So I've been reading through the new copyright directive proposal and saw the pastiche exemption.
So take this hypothetical:
I forgot how anime.js worked to animate something.
I find a piece of example code on Stack Overflow that shows how it works to initalize it and to animate something to the left and then fade away
I write my own implementation without copying the original code in my codebase, that does a different animation, move to the bottom and fade in, inspired by the code example on Stack Overflow.
Would that be a pastiche? Or would that still fill under CC-BY-SA 3.0 because I took a work for inspiration, not copied it though, but created my own example inspired by that code, and am required to follow all requirements of the CC-BY-SA license?
The only references to pastiche I've been able to find have dealt with an artist reusing work for comedic or entertainment purposes from Britisch guidelines.
Miriam webster defines it as: a literary, artistic, musical, or architectural work that imitates the style of previous work.
Code is a literary work in my opinion. You write words in a document in a grammatically defined language, so theoretically with my interpretation, basing code upon someone elses code could interpret that as a pastiche.
I'm mostly curious because of this part from the final text of the former article 13 text:
http://www.europarl.europa.eu/doceo/document/A-8-2018-0245-AM-271-271_EN.pdf
The cooperation between online content-sharing service providers and rightholders shall not result in the prevention of the availability of works or other subject matter uploaded by users, which do not infringe copyright and related rights, including where such works or other subject matter are covered by an exception or limitation.

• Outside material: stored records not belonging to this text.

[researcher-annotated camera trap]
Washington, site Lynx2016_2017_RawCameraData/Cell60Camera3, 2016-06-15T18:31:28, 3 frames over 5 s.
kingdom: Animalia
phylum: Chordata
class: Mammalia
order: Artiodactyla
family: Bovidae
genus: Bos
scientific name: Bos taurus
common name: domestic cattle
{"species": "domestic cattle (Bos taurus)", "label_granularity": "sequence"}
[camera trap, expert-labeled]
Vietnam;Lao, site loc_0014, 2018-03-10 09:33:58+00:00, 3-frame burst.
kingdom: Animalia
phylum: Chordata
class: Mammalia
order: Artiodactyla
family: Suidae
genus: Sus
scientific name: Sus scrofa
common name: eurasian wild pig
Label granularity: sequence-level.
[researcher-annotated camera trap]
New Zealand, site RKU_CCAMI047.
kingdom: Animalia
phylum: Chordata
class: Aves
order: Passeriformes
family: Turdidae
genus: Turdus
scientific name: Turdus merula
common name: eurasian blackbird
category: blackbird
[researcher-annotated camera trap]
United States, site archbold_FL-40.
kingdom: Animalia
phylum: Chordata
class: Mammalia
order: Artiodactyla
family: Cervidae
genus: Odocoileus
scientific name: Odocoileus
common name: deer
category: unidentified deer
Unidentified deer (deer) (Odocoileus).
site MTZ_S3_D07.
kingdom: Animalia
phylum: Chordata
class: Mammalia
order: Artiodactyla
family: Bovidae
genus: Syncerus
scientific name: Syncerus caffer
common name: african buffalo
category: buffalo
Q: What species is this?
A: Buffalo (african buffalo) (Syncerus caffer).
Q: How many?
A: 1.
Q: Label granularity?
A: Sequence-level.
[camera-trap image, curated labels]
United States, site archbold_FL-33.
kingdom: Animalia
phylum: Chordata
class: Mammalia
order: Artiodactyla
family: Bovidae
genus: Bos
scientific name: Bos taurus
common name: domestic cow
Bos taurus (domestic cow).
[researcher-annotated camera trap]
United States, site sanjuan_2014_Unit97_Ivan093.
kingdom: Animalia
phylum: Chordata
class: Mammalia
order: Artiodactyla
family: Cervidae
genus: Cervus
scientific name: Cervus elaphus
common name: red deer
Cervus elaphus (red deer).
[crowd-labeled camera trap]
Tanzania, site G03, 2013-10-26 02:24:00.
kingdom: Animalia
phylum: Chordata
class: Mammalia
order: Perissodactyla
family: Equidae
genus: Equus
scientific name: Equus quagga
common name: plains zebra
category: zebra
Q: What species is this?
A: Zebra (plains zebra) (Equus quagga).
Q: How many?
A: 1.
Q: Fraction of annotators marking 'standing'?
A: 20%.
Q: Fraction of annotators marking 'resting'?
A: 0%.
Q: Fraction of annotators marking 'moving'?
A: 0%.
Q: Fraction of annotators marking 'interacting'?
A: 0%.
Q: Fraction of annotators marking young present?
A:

Member States shall ensure that users in each Member State are able to rely on any of the following existing exceptions or limitations when uploading and making available content generated by users on online content-sharing services:
(a) quotation, criticism, review
(b) use for the purpose of caricature, parody or pastiche
Answers relevant to the European Union please, and i'm mostly interested if there are actual precedents for these "outlier" cases?